Multi-illuminant Color Constancy via Multi-scale Illuminant Estimation and Fusion

This paper proposes a multi-scale deep learning framework that utilizes a tri-branch convolutional network and an attentional fusion module to represent illuminant maps as linear combinations of multi-grained components, thereby achieving state-of-the-art performance in multi-illuminant color constancy by effectively addressing the impact of image scales.

Hang Luo, Rongwei Li, Jinxing Liang

Published 2026-03-02
📖 4 min read☕ Coffee break read

🌅 The Problem: The "Bad Lighting" Camera

Imagine you are taking a photo of a beautiful red apple.

  • If you take the photo under a yellow streetlamp, the apple looks orange.
  • If you take it under a blue twilight sky, the apple looks purple.

Your human brain is amazing. Even if the light changes, your brain automatically knows, "That's still a red apple," and corrects the color in your mind. This is called Color Constancy.

However, cameras are not that smart. They just record the light hitting the sensor. If the light is weird, the whole photo looks weird (too yellow, too blue, or too green).

🏙️ The Complication: A Room with Many Lights

Most previous computer programs tried to fix this by assuming the whole room has one single light source (like one big ceiling bulb). They would calculate the color of that one bulb and fix the whole image.

But real life is messy! Imagine a room with:

  • A warm yellow lamp in the corner.
  • A cool blue window on the left.
  • A bright white spotlight in the center.

If you try to fix the whole room with just one color correction, the apple near the window will look wrong, and the apple near the lamp will look wrong. This is the Multi-Illuminant problem. The camera needs to know that different parts of the photo need different fixes.

🔍 The Old Way vs. The New Way

The Old Way (Deep Learning):
Previous AI methods tried to look at the whole picture and guess the lighting for every single pixel at once. It's like trying to paint a detailed landscape by looking at it from 100 miles away through a telescope. You might get the big shapes right, but you miss the tiny details.

The New Way (This Paper's Solution):
The authors (Hang Luo, Rongwei Li, and Jinxing Liang) realized that scale matters.

  • If you zoom out (small scale), you see the big picture: "Okay, the left side is generally blue, and the right side is generally yellow."
  • If you zoom in (large scale), you see the tiny details: "Ah, this specific leaf is catching a tiny reflection of a red car."

They proposed that the perfect lighting map is a mixture of these different views.

🛠️ The Solution: The "Three-Chef Kitchen"

The authors built a system with three parallel chefs (a "Tri-branch network") working in a kitchen to fix the photo.

  1. Chef Small (The Coarse Chef): Looks at a tiny, blurry version of the photo. They are good at seeing the big trends. "The whole left side is dark and blue."
  2. Chef Medium: Looks at a medium-sized version.

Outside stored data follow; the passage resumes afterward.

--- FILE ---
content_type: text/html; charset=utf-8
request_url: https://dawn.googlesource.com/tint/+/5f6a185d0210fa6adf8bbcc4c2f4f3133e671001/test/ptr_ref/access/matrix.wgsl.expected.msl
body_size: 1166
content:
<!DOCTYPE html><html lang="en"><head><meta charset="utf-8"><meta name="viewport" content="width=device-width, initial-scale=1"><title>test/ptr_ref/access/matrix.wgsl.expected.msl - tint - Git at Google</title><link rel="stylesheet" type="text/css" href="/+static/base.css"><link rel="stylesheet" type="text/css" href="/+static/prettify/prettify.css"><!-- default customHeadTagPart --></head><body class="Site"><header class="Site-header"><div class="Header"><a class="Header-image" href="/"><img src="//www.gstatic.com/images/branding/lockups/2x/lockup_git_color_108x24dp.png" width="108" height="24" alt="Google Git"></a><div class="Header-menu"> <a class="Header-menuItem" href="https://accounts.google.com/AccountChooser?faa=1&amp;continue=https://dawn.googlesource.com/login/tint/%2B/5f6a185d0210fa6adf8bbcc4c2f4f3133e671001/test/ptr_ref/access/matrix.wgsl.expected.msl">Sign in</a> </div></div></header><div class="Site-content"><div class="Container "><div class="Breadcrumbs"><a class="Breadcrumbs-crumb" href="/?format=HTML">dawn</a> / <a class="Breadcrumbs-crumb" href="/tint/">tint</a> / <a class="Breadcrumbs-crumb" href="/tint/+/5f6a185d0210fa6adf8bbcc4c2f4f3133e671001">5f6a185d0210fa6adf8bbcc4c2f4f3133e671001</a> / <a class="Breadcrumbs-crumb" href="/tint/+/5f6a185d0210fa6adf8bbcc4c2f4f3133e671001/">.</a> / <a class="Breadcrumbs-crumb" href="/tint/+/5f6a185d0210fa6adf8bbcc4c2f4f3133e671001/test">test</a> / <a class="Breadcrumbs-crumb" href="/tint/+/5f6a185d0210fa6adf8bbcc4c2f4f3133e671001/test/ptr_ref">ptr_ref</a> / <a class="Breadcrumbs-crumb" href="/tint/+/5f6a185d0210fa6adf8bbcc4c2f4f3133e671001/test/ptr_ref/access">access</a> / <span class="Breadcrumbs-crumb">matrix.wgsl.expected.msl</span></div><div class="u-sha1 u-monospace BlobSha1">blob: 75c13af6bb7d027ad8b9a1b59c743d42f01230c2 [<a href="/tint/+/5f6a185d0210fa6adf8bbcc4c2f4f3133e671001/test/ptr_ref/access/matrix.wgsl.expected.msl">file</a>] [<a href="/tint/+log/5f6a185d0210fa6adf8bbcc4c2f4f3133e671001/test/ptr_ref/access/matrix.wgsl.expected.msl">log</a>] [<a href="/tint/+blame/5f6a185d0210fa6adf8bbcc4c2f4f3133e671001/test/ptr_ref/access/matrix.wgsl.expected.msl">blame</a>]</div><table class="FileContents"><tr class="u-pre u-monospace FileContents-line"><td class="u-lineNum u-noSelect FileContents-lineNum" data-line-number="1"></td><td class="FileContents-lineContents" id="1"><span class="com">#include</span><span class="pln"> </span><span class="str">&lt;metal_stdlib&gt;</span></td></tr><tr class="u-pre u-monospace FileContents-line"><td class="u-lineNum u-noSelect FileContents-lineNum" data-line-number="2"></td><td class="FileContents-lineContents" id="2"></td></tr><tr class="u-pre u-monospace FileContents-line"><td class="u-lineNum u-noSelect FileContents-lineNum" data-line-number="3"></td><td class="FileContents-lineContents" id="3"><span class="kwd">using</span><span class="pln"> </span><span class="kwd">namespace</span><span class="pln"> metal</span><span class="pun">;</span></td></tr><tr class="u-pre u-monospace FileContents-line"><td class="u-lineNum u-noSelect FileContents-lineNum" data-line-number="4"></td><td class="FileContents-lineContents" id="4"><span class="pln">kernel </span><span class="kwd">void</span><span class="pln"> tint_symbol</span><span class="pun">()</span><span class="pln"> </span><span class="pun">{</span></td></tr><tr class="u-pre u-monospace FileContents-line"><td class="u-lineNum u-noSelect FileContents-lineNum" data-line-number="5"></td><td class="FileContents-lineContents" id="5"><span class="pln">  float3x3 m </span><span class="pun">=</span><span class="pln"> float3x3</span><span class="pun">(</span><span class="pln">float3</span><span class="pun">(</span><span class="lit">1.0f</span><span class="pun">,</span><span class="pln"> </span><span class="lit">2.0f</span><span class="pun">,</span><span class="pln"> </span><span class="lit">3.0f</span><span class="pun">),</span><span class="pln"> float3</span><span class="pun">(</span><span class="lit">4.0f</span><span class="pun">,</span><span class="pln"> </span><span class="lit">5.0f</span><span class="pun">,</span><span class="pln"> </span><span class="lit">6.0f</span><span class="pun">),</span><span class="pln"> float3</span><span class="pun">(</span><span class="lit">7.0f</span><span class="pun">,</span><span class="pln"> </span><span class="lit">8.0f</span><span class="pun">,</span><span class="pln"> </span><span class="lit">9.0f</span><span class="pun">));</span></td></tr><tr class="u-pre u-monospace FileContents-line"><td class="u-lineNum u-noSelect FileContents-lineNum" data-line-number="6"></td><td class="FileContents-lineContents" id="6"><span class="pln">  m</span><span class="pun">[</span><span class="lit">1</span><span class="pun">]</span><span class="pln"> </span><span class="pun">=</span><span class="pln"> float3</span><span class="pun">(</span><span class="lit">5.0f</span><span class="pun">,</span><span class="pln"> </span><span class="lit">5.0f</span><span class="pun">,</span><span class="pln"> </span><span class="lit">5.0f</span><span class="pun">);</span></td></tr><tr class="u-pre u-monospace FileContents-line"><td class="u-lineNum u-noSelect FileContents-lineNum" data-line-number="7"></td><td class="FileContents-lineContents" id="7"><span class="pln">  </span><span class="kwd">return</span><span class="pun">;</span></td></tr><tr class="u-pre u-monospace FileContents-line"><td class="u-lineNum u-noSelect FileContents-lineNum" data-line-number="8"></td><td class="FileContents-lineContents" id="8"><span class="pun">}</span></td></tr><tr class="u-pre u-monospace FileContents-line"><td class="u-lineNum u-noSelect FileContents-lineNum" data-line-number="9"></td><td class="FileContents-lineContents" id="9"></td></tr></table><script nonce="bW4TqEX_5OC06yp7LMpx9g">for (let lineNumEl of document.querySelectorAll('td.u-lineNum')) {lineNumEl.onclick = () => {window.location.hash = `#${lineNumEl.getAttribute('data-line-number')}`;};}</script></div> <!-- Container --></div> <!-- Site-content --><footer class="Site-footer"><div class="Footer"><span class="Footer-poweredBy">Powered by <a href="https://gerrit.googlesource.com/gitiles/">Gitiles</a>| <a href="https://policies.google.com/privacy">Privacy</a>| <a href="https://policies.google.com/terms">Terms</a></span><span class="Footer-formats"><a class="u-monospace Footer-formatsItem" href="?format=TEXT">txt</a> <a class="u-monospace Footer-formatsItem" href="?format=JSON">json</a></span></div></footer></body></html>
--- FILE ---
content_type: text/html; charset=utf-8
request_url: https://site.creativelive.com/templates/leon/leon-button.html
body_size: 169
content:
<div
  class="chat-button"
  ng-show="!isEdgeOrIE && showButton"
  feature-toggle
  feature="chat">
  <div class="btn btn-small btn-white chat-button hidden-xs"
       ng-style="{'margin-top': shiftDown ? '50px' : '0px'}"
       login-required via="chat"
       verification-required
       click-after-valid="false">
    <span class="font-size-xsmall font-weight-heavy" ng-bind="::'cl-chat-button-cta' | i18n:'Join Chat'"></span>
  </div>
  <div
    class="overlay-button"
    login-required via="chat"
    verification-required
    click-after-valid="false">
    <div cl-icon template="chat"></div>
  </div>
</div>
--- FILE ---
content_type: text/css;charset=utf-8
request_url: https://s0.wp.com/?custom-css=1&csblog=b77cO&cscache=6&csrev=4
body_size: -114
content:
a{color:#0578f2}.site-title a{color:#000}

They see the structure. "The shadow under the table is green."
  3. Chef Large (The Fine Chef): Looks at the full, high-definition photo. They see the tiny details. "That specific pixel on the apple is reflecting a red light."

🤝 The "Smart Manager" (Attentional Fusion)

If you just asked the three chefs to mix their ideas together, it might be a mess. You need a Smart Manager (called the Attentional Illuminant Fusion Module).

  • The Manager looks at every single pixel in the photo.
  • For a pixel in a blurry, big area, the Manager says, "I trust Chef Small more here."
  • For a pixel on a sharp edge, the Manager says, "I trust Chef Large more here."
  • The Manager creates a "weight map" (a voting system) to decide exactly how much to listen to each chef for every single pixel.

🧪 The Results

They tested this on a massive dataset of photos with mixed lighting.

  • The Score: They measured how close the corrected colors were to the "true" colors (using something called "Mean Angular Error").
  • The Win: Their method beat all the other top methods. It was like getting a 98% on a test where everyone else got 90%.
  • Visual Proof: When they fixed the photos, the colors looked natural and realistic, whereas other methods left some parts looking weirdly tinted.

🚀 In a Nutshell

Instead of trying to guess the lighting for a whole complex scene with one giant guess, this paper says: "Let's look at the scene from three different distances, let three different AI models guess the lighting, and then let a smart manager blend their best guesses together for every single pixel."

This approach allows computers to see the world with the same color-perfect vision that humans have, even in rooms with a dozen different light bulbs.